Of course, this argument, from its very roots, is a lie. Under the pretext of fighting against obtaining “surplus value”, the socialist bureaucrats reject market mechanisms, which are the only ones that allow resources (always limited) to be assigned to economic activities that produce the greatest benefits; that is, with maximum efficiency.
As a result of this erroneous conception, prices are determined by a ministry full of obese bureaucrats, who are the ones who, by themselves and before themselves, determine what value this or that product will have. Ultimately, what determines that a given item is worth, say, 10 (and not 1 or 100)? Ultimately, this is due to the arbitrary decision of the board or head of shift.
In these circumstances, it is natural that inefficiency and waste become an inseparable part of socialism, and that the so-called “paradises of the proletariat” become (and increasingly so) kingdoms of scarcity and misery. The great victims of this unfortunate reality tend to be precisely the members of the supposed “dominant class”; that is, the workers.
In the end, it was not for nothing that in the late 1980s countries that had suffered from bureaucratic socialism for decades turned away en masse from this unnatural system.
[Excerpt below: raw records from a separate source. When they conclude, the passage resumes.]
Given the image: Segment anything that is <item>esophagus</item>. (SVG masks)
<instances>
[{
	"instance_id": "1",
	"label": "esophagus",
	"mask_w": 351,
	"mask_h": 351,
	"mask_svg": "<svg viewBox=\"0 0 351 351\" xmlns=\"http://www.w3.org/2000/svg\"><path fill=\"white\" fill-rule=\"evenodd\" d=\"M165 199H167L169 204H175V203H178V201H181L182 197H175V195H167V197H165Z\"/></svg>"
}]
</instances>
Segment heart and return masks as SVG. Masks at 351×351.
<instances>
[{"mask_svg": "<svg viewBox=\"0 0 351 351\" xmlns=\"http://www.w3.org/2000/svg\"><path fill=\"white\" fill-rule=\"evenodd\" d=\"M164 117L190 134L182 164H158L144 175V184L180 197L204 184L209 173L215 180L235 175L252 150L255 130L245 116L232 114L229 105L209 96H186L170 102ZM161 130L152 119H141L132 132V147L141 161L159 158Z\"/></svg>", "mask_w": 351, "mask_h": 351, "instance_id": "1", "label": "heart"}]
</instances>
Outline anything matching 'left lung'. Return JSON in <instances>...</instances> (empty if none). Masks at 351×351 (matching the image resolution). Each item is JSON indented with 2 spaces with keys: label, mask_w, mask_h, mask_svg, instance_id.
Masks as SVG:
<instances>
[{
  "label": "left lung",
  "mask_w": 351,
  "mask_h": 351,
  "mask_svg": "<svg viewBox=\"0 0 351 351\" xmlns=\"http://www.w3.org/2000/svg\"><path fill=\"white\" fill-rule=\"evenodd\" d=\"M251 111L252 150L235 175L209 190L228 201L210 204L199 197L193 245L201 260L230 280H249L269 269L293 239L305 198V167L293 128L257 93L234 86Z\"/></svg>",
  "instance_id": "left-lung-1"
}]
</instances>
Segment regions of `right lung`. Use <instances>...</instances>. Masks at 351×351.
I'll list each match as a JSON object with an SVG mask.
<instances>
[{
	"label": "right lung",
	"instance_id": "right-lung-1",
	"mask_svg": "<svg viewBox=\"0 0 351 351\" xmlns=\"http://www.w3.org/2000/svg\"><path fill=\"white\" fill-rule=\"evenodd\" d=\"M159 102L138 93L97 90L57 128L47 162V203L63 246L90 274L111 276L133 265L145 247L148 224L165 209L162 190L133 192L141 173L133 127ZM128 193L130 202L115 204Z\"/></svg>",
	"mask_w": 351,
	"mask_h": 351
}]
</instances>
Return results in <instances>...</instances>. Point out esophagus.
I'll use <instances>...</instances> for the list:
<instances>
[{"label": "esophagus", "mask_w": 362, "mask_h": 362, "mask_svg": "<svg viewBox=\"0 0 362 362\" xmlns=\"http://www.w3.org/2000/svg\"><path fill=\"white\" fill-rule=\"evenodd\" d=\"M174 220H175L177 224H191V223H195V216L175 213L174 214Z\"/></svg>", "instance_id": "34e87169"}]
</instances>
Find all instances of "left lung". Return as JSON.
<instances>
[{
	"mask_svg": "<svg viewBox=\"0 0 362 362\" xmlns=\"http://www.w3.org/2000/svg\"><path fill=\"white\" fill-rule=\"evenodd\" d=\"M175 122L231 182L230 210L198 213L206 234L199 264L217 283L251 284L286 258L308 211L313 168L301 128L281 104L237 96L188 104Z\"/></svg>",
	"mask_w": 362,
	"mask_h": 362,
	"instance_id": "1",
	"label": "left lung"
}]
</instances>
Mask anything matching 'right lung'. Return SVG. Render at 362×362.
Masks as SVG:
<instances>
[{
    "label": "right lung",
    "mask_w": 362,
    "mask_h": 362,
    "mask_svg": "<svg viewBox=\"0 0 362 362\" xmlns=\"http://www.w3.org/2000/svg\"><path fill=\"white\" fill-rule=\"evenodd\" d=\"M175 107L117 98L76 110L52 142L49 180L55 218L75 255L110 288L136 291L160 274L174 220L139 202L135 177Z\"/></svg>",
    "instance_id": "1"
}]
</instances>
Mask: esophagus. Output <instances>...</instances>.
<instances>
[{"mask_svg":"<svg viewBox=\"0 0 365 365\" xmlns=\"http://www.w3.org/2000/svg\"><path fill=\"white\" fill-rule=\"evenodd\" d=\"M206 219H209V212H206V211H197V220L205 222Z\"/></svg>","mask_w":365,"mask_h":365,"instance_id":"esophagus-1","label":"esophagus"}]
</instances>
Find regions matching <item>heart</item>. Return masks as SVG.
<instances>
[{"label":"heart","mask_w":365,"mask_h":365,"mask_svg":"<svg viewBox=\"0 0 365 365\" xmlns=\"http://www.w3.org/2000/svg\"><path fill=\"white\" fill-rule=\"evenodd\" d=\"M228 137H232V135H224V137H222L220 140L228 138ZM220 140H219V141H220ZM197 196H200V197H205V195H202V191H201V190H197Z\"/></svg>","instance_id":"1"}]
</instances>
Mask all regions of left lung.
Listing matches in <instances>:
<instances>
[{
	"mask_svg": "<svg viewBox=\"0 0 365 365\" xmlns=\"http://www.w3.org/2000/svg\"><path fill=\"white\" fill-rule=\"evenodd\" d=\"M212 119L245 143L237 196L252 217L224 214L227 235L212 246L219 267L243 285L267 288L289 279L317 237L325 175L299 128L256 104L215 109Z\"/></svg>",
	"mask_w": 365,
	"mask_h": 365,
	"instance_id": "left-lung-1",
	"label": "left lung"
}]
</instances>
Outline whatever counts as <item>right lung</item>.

It was — without a doubt — a process of great universal historical importance. And it is opportune to emphasize that, with a single exception (that of Romania, where the violence was extremely limited in time, space and consequences), these countries got rid of socialism in a bloodless way.
But while in the extensive expanses of Eurasia the previous experiences were lived, in our Cuba the Castro-communists maintain at all costs the inoperative system of command and command. It is inevitable, then, that in the independent press of this Greater Antilles there will be a succession of works in which the unfortunate process by which ordinary citizens regress is described: the least unfortunate have acceded to misery, and the rest already see before him the terrifying specter of indigence.
This Wednesday, for example, in this same digital newspaper, Ernesto Pérez Chang published a pleasant chronicle about the “new rich” of the Island. As everything in this life is relative, the colleague ironized: in Cuba, the mere fact of transporting a bag with some products purchased in foreign currency (especially if the transfer is done on an electric motorcycle ) is enough for the lucky one to be considered by his compatriots as a man of “fortune”.
But it is not necessary that we argue about the current situation of the generality of Cubans. This becomes a superfluous task when the same Castro regime and its feathered men and parrots, with their daily propaganda activity, take it upon themselves to show us, beyond any reasonable doubt, that socialist Cuba is certainly a miserable country.
In a past journalistic work I alluded to the shameful practice enshrined in the National Television Newscast: in each broadcast, an official from the Unión Eléctrica (UNE) makes a detailed presentation on the generating units that reduce their contribution to the national electric power system and on those others that, on the contrary, increase it.
That embarrassing daily inventory of misery allows the bureaucrat to report on whether all the demand can be covered or, if not, to clarify the magnitude of the blackouts that ordinary Cubans will have to suffer that day. Detailed information on the arrival of a ship loaded with liquefied gas was also added to this practice; this information allowed to appease a little the users outraged by the disappearance of this cooking medium, which is the one they have.
As the path of the worst is infinite, information about the arrival of a shipment of wheat flour has now also been added to the picture described above. The head of the Castro media cubadebate from a couple of days ago, says it all: “Wheat ship arrives in Cuba to guarantee the production of regulated bread.”
The aforementioned propaganda medium does not go into these details, but this information served to bring some peace to users in the interior of the country, who went two days without receiving the scrawny roll that each user gets for the “supply booklet.” Reason enough for alarm in this miserable Cuba! About what other items will we have to hear information of this type in days to come! Rice? The grains? The sugar!
The sad inventory of misery is expanding and generalizing in our country. But —be careful!— That the visit of her less graceful sister (indigence) is already a reality for our most unfortunate compatriots and an imminent threat for a growing number of others.